Extracted records:
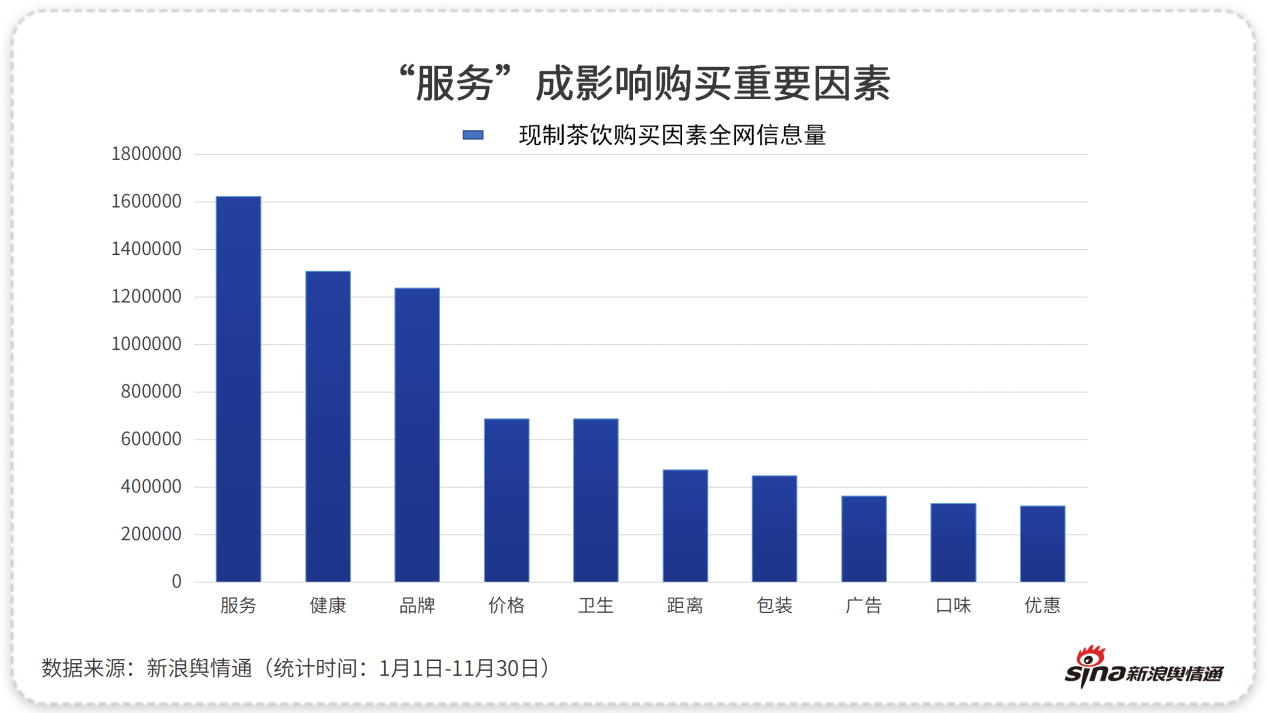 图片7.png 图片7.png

==

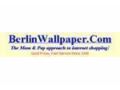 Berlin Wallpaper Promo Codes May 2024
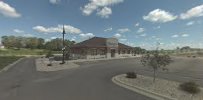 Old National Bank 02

Exercise: Your reply should consist solely of the lines above from the line containing "Berlin Wallpaper Promo Codes May 2024" up to and including the line containing "Old National Bank 02", reproduced exactly, minus the pictures.

Answer for this exercise:
 Berlin Wallpaper Promo Codes May 2024
 Old National Bank 02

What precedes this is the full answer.